Listing »
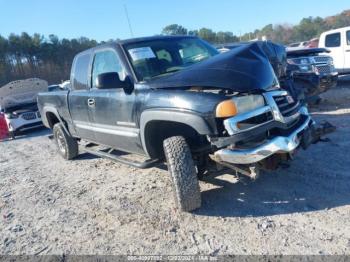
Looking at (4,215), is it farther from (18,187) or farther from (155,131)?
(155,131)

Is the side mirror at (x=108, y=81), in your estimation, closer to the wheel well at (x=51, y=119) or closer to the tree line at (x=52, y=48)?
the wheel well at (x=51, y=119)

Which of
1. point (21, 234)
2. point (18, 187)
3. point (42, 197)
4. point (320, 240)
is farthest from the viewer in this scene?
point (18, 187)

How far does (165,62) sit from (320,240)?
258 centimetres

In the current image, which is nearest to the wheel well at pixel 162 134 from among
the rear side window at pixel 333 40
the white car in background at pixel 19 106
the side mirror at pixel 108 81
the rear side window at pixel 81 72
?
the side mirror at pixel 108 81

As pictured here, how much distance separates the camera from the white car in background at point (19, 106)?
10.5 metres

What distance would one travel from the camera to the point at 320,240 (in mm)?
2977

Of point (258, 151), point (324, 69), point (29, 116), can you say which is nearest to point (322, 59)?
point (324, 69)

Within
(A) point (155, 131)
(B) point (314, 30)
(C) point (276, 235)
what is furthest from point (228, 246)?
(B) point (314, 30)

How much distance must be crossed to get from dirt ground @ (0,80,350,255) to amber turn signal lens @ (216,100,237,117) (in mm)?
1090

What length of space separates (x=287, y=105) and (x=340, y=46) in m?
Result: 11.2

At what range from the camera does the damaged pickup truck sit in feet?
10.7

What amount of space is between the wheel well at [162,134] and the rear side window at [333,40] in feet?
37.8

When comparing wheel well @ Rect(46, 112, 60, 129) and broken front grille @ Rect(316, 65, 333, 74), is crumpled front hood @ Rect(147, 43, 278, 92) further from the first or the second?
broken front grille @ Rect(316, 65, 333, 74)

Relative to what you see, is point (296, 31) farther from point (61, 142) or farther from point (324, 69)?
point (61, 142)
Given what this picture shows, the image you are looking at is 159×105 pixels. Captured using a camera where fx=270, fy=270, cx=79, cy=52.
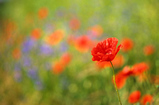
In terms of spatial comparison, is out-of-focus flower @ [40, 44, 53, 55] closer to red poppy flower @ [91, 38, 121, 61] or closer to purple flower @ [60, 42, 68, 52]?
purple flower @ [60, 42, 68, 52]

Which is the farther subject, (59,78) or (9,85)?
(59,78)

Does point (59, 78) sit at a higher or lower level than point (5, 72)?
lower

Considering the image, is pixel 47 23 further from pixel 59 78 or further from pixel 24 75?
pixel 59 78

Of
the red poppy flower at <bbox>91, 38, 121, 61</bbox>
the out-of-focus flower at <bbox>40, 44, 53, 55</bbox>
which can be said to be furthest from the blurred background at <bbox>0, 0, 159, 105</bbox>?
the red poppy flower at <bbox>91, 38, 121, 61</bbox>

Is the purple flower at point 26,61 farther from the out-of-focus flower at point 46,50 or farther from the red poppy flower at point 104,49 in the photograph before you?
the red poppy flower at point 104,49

---

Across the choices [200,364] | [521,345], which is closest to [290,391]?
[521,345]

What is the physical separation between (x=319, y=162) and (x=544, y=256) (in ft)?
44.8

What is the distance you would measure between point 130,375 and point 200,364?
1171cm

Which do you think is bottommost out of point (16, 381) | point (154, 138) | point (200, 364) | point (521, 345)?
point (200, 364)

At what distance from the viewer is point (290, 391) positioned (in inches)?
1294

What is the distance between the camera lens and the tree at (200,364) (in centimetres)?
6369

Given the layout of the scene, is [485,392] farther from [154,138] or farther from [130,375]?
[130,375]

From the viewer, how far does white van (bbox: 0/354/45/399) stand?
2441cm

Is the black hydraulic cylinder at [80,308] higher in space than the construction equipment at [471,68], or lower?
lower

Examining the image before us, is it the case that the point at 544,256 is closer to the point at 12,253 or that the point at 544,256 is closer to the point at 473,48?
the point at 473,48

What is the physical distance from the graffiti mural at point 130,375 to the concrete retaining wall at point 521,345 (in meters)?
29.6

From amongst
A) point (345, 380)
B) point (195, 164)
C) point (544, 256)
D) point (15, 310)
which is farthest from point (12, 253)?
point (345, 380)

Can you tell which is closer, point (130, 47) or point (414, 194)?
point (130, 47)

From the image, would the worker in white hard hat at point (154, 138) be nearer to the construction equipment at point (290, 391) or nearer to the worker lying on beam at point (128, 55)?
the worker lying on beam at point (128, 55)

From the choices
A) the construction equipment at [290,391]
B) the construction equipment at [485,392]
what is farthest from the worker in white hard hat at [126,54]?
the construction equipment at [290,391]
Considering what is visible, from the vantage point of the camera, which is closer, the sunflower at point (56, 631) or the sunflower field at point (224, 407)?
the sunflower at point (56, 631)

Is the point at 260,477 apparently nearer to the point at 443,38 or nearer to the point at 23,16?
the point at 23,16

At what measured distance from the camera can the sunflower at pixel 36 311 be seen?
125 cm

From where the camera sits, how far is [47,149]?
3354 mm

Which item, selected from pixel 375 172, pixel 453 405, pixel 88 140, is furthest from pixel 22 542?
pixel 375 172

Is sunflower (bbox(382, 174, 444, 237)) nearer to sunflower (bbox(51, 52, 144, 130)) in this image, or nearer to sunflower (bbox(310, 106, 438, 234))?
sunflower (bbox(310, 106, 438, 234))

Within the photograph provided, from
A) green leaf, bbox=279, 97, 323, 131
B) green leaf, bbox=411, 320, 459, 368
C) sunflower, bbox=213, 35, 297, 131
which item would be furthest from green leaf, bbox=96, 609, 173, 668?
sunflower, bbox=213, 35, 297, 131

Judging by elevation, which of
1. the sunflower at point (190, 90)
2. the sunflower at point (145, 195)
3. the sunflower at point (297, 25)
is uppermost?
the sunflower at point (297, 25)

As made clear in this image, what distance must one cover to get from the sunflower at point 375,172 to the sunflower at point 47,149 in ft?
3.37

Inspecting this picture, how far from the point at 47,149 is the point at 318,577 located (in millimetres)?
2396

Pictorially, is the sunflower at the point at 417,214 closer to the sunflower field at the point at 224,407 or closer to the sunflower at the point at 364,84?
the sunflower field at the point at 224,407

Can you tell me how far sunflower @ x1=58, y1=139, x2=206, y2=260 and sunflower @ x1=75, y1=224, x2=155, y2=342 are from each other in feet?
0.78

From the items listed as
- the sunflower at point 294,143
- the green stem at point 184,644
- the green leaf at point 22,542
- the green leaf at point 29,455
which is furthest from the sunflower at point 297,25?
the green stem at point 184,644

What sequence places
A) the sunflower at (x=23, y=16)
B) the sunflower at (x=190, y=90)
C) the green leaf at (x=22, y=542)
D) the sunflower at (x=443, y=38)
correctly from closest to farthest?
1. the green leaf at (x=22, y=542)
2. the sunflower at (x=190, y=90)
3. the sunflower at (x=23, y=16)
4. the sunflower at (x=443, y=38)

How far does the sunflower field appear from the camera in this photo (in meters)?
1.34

Exercise task »
Find every line above that contains the word "much" and copy each one in full.

Answer below »
As pictured here, how much distance separates the camera from the white car in background at point (19, 106)?
How much distance must be crossed to get from dirt ground @ (0,80,350,255) to amber turn signal lens @ (216,100,237,117) (in mm)?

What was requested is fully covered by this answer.